Right now we make surgical tweaks to the code to encode these lessons as we learn them. Specifying them in human language is often difficult, and maybe that is the core problem. The boundary here isn’t really “hand-written vs generated code”, it is between where, as technologists, we have experience stating precisely enough and where we don’t have a history of doing that well.
But we work in a precise space. In the case of Carol’s farm, Carol and Tom are able to describe the core problems pretty quickly, and I suspect, given time, could come up with data feeds, additional sensors, or equations that describe the issues sufficiently to fix the irrigation system.

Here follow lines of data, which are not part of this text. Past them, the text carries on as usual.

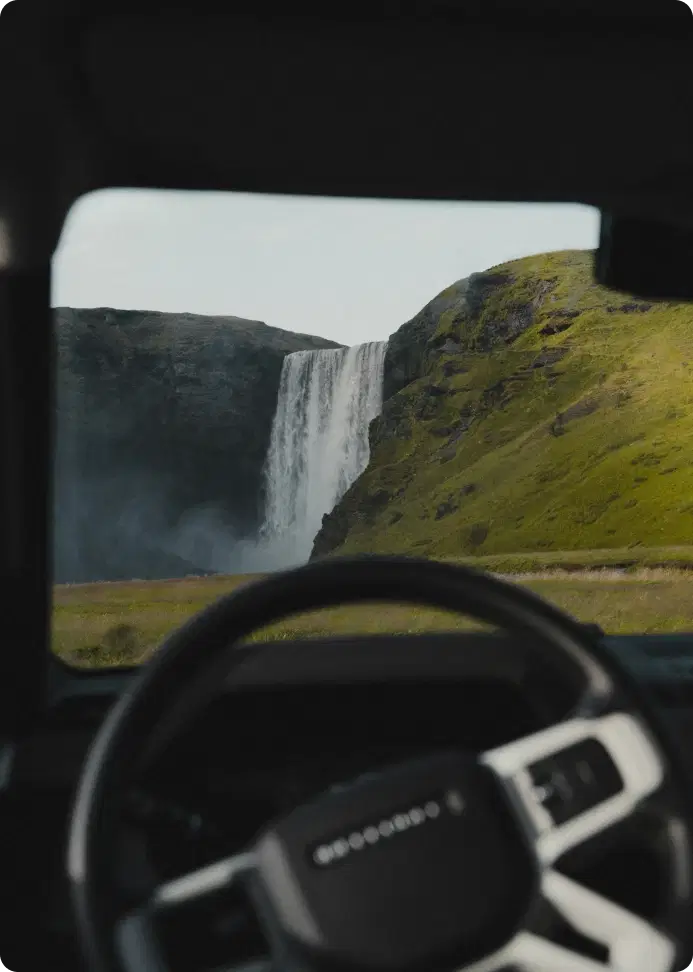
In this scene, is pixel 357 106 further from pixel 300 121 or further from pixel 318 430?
pixel 318 430

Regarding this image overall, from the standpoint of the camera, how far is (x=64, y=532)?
209cm

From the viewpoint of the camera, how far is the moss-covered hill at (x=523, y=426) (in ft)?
26.6

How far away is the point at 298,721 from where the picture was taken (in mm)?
1946

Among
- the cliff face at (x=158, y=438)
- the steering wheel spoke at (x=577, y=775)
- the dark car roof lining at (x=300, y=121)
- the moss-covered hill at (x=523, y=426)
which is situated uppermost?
the dark car roof lining at (x=300, y=121)

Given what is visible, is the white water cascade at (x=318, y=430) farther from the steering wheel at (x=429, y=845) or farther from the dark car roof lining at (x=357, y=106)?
the steering wheel at (x=429, y=845)

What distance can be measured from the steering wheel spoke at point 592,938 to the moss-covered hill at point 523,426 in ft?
14.5

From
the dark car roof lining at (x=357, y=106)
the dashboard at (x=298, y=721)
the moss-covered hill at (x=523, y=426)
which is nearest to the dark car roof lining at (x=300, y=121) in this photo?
the dark car roof lining at (x=357, y=106)

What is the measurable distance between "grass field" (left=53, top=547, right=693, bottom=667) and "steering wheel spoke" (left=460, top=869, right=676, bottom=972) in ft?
1.78

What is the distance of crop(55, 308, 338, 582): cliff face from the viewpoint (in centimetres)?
225

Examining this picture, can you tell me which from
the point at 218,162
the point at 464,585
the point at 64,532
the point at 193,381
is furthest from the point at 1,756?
the point at 193,381

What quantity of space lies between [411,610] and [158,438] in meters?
4.14

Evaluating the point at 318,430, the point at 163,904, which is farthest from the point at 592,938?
the point at 318,430

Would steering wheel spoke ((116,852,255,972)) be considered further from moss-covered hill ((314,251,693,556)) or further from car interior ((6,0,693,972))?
moss-covered hill ((314,251,693,556))

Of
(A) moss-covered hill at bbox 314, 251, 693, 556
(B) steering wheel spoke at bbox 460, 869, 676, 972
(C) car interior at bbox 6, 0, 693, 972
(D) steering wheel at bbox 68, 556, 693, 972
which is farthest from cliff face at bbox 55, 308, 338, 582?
(B) steering wheel spoke at bbox 460, 869, 676, 972
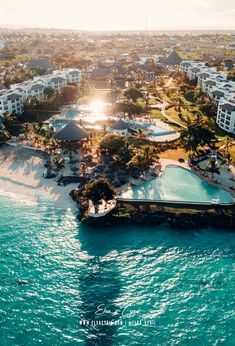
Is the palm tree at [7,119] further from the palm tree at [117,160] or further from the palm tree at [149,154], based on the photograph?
the palm tree at [149,154]

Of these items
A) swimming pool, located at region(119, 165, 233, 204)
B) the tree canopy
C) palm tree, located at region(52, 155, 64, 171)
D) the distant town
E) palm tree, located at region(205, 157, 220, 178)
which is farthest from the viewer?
palm tree, located at region(52, 155, 64, 171)

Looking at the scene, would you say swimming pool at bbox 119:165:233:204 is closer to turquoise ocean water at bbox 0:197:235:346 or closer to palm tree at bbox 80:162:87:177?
turquoise ocean water at bbox 0:197:235:346

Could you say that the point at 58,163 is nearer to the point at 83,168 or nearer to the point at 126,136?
the point at 83,168

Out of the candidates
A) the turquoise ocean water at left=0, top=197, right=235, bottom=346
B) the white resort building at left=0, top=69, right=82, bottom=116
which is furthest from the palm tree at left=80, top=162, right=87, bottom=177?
the white resort building at left=0, top=69, right=82, bottom=116

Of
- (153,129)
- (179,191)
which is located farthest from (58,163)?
(153,129)

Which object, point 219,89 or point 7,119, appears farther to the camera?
point 219,89

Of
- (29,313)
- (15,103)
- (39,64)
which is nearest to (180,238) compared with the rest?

It would be hyper-customized to Carol’s farm, but in many ways that is what she wants and needs - and it’s something we fail to deliver, in general, today. Even here, though, calling the outcome “slop” feels like a category error: the system is faithfully pursuing the narrow, naive target we gave it, not spewing random garbage.
The Real Conversation
I wrote this piece in part because the anti-LLM rhetoric of “they are slop generators” gets under my skin. There are a lot of valid reasons to be anti-LLM today. This is not one.
Reading the story reinforced that for me: what fails in these vignettes are specs, contracts, and incentives, not some inherent “slop” property of generated code. The story isn’t an indictment of generated code, it’s a parable about the timeless need for human wisdom, clear communication, and rigorous oversight, no matter how the code comes to be.
I’d like to see our LLM conversations stick closer to the concrete and demonstrably true. Let’s focus on what these systems do, where they fail, and how our specs and contracts are part of that story, instead of getting pulled into slogans like “slop generator” that, by being false, derail the conversation. This creates space for us to have the real conversations that matter around ethics, the environment, and training data usage.